An Irish commentator said the scars of sex abuse were worse than the IRA!

The media played a very important role to push the Church in Ireland to face this reality. The same can be said about the US. The film Spotlight documents the courage, tenacity and professionalism of a group of journalists of the Boston Globe who, against all odds, outed the truth. The floodgates were then opened.

Can journalists be bribed?

The service of the truth, without fear or favour, remains one of most onerous but,at the same time, most important duties of the media, overseas and in Malta. This duty can also be dangerous to execute.

The assassination of Daphne Caruana Galizia is a constant reminder of this stark truth. Trolls are constantly denigrating and trying to intimidate journalists.

Sometimes, besides the stick, some use the carrot to try to silence the truth. The offering of money to a journalist of Times of Malta was such a carrot. A despicable act which begs the questions: was this a one-off? If some politicians and some judges succumbed to the temptation and accepted bribes should one believe that journalists are immune to such a temptation? Only the naïve would believe such a thing.

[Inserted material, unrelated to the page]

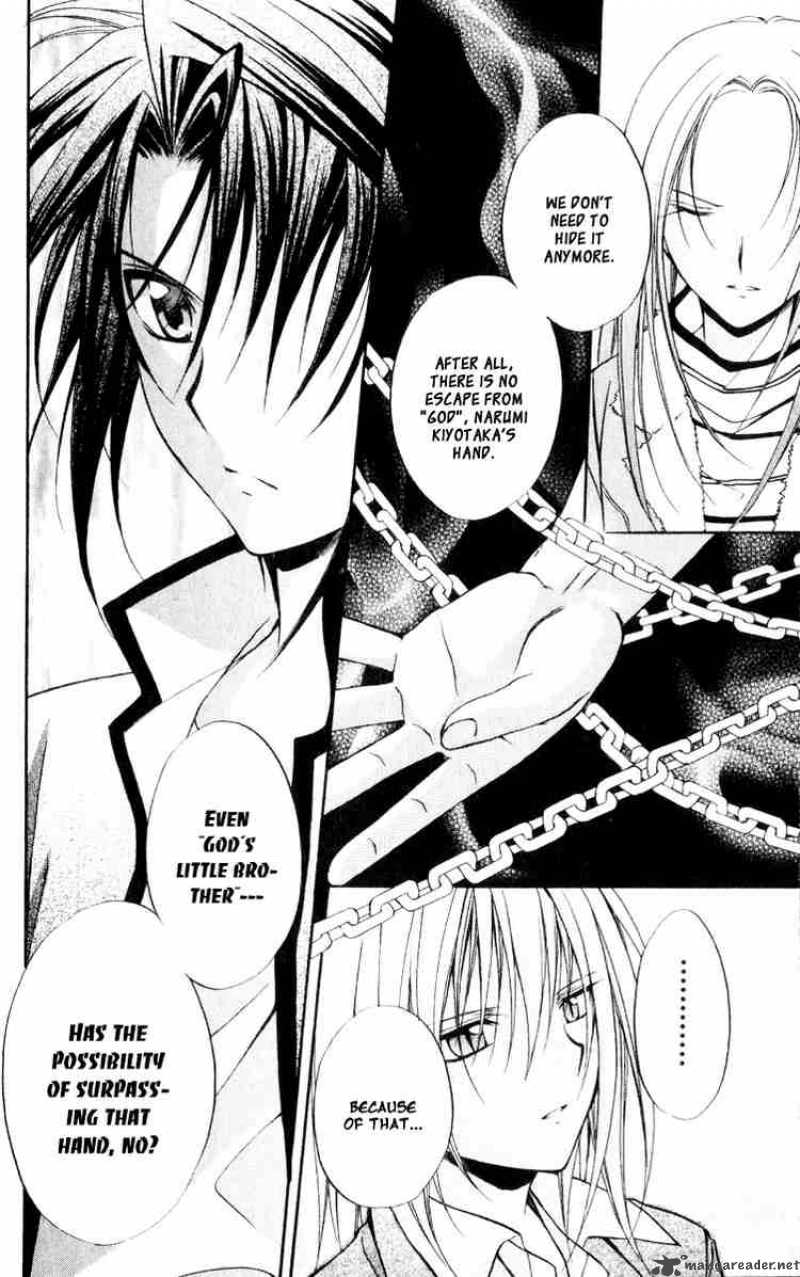 Spiral Suiri No Kizuna 52 4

Certain coverages in the local media and commentaries of Facebook – not just of but not excluding the Yorgen Fenech saga – give one the impression that they are not primarily pushed by a deep-seated desire for truth. Bribery can take many forms. The winning of contracts, a deluge of advertising, granting of jobs and myriad freebies locally and overseas are just a few examples.

So far, a lot has been discovered about the connections of businessmen and politicians. We are being promised that much more will be revealed when the cache of messages on Fenech’s mobile phone sees the light of day.

Who knows whether that cache will also have revelations of untoward connections between businessmen and media people, particularly ‘independent’ journalists? One hopes that if this happens, we, who work in the media, will show the same enthusiasm for the truth as we show when striving to lift off the lid off scandals committed by politicians or Church people.

What’s good for the political geese should be good for the journalistic gander.